ASSIGNMENT: The answer must consist of every line below that contains the word "sequence".

MATERIAL PROVIDED:

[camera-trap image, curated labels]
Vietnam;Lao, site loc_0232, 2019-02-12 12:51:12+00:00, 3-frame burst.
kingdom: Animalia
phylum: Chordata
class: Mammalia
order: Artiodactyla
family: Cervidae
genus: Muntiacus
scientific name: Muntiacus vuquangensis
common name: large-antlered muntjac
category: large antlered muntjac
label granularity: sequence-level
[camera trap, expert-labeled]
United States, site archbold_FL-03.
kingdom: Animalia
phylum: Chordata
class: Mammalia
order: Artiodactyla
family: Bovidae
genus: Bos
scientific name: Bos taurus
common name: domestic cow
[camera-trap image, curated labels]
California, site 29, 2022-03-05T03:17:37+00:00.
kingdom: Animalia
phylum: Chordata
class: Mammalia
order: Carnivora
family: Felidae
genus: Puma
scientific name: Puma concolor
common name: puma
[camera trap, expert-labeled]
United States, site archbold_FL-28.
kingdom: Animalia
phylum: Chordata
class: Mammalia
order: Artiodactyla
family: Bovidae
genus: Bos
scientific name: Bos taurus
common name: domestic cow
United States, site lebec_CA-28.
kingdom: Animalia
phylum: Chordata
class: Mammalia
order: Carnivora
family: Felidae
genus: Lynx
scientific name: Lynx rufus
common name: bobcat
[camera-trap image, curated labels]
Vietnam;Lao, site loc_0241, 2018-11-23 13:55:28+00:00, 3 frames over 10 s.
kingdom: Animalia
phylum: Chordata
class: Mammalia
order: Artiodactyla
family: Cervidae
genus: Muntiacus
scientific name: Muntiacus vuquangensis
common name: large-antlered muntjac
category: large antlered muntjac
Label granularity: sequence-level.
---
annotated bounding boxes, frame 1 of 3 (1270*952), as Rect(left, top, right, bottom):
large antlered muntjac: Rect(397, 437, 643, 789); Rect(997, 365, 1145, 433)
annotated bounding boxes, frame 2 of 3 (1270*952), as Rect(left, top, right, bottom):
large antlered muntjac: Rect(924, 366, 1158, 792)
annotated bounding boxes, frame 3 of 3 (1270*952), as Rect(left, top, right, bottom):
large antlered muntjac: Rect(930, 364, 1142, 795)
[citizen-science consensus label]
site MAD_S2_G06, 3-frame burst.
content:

SOLUTION:
label granularity: sequence-level
Label granularity: sequence-level.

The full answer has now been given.